La fourmillère belge
Densément peuplée, structurellement déficitaire en produits agricoles de première nécessité et intrinsèquement libre-échangiste, la petite Belgique ne semblait guère armée pour supporter une nouvelle occupation puis une longue sortie de guerre marquées par la chute brutale voire la quasi disparition de ses vitaux approvisionnements extérieurs. Pourtant, elle survit au joug allemand et parvient à relancer dès la fin de la guerre sa production industrielle et ses exportations. Ce « miracle belge » doit être questionné alors que la majorité de la population continue à être soumise à un rationnement alimentaire jusqu’au mois de décembre 1948.
Un « miracle économique » ?
Depuis la Libération, la Belgique organise une « économie de disette » qui s’est épanouie sous l’occupation. Au même titre que la défense d’un « franc fort », la restauration des « forces de travail » est un corollaire indispensable à la reprise de l’activité économique mais aussi au maintien de l’ordre établi et à la normalisation politique. En temps de pénurie alimentaire mondiale, le choix assumé par une Belgique solvable – et ses élites dirigeantes qu’elles soient politiques, économiques ou syndicales – d’une « politique d’abondance » de l’offre alimentaire aux dépens d’une planification des investissements se démarque des choix opérés par la France, les Pays-Bas ou la Grande-Bretagne impécunieux.

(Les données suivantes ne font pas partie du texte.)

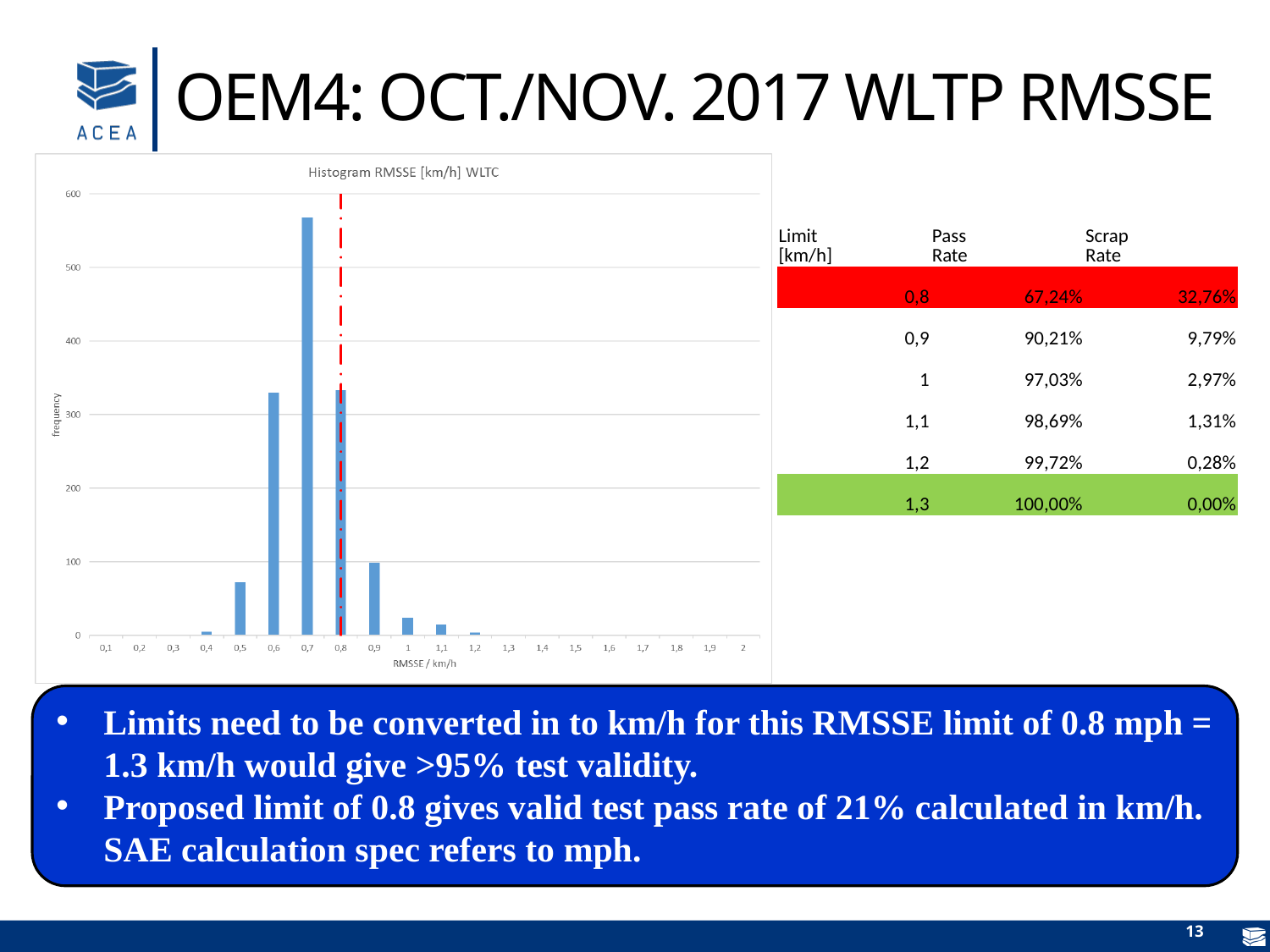
Is the frequency for RMSSE 0,7 greater or less than 500? greater Which has the higher frequency, RMSSE 0,9 or RMSSE 0,5? 0,9 Is the frequency for RMSSE 0,6 greater or less than 300? greater Which has the higher frequency, RMSSE 0,7 or RMSSE 0,6? 0,7 Is the frequency for RMSSE 0,5 greater or less than 100? less What is the label of the y axis of the chart? frequency Do the frequencies rise or fall along the x axis from RMSSE 0,7 to RMSSE 1,2? fall What is the title of the chart? Histogram RMSSE [km/h] WLTC Which RMSSE category has the highest frequency? 0,7 What kind of chart is shown on the slide? bar chart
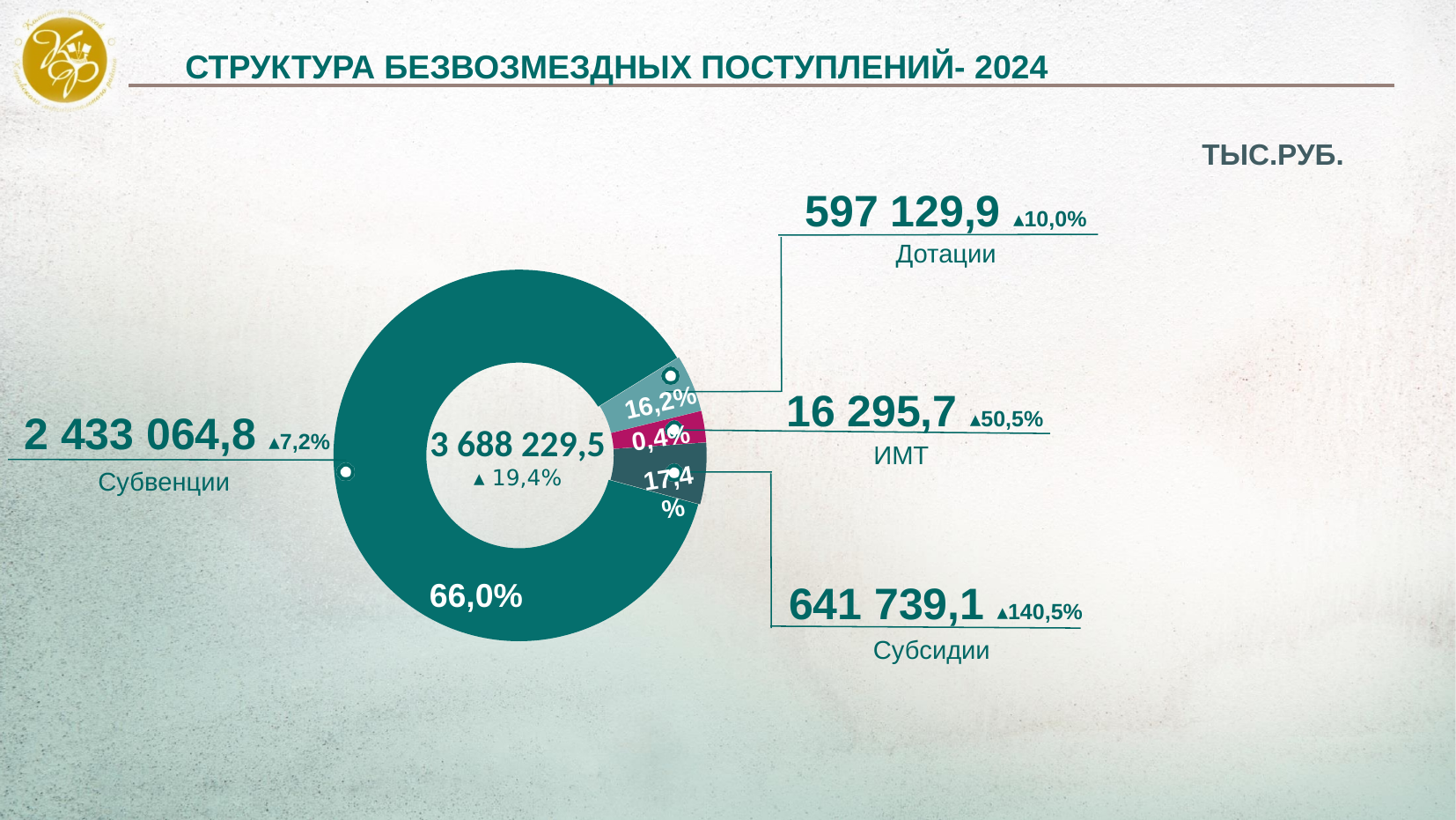
What is the value for Дотации? 597 129,9 How many categories are shown in the donut chart? 4 What is the value for ИМТ? 16 295,7 What share of the donut does Субвенции take? 66,0% What share of the donut does Субсидии take? 17,4% What is the value for Субвенции? 2 433 064,8 Which category has the largest share of the donut? Субвенции Which category has the smallest share of the donut? ИМТ Which is larger, the value for Субсидии or the value for Дотации? Субсидии What kind of chart is shown on the slide? Donut (pie) chart What is the value for Субсидии? 641 739,1 What total value is shown in the centre of the donut? 3 688 229,5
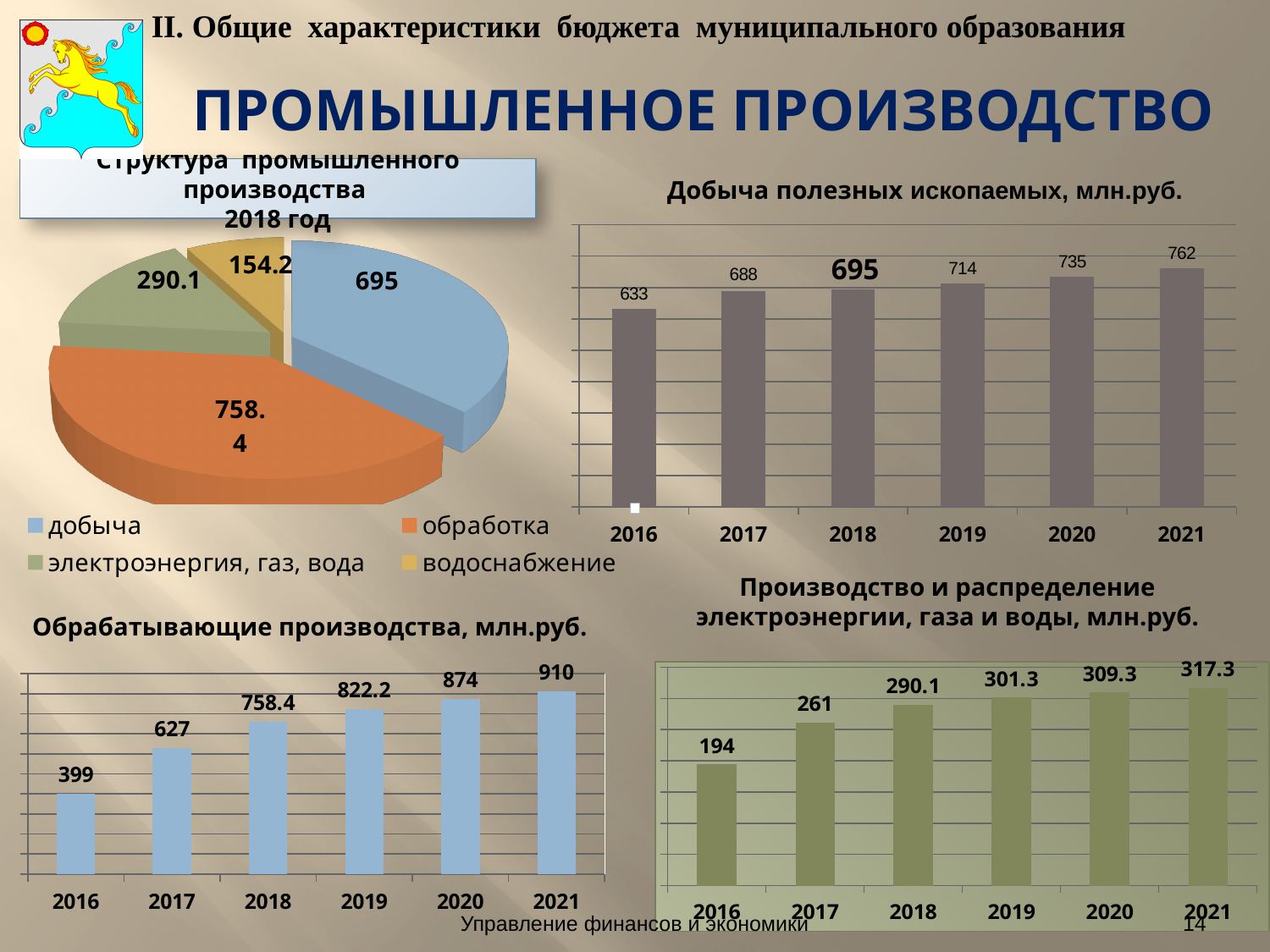
In the chart 'Производство и распределение электроэнергии, газа и воды, млн.руб.', what is the value for 2017? 261 In the chart 'Добыча полезных ископаемых, млн.руб.', what is the value for 2021? 762 What kind of chart is 'Структура промышленного производства 2018 год'? pie chart In the chart 'Обрабатывающие производства, млн.руб.', which year has the highest value? 2021 In the chart 'Добыча полезных ископаемых, млн.руб.', which year has the lowest value? 2016 In the chart 'Добыча полезных ископаемых, млн.руб.', what is the difference between the 2021 and 2016 values? 129 In the chart 'Производство и распределение электроэнергии, газа и воды, млн.руб.', how many years are shown? 6 In the chart 'Обрабатывающие производства, млн.руб.', what is the value for 2018? 758.4 In the pie chart 'Структура промышленного производства 2018 год', which category has the smallest slice? водоснабжение In the pie chart 'Структура промышленного производства 2018 год', what is the value for 'обработка'? 758.4 In the chart 'Производство и распределение электроэнергии, газа и воды, млн.руб.', what is the difference between the 2018 and 2016 values? 96.1 In the chart 'Обрабатывающие производства, млн.руб.', do the values rise or fall from 2016 to 2021? rise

16 années de privations et de disette
À vrai dire, les succès et les échecs de la politique alimentaire ne peuvent être étudiés et compris qu’en convoquant les crises alimentaires précédentes dont les acteurs en présence ont su tirer les enseignements. Ces expériences successives rappellent une fois encore la singularité de la Belgique qui fut la seule à connaître en Europe occidentale – avec le Grand-Duché de Luxembourg – deux occupations marquées par un blocus allié et des prédations allemandes massives grâce à un marché noir florissant. Entre 1914 et 1948, une Belgique au ventre creux aura donc connu neuf années de sous-alimentation sous une occupation étrangère – et le temps de la libération – et près de sept années « années maigres » d’après-guerre.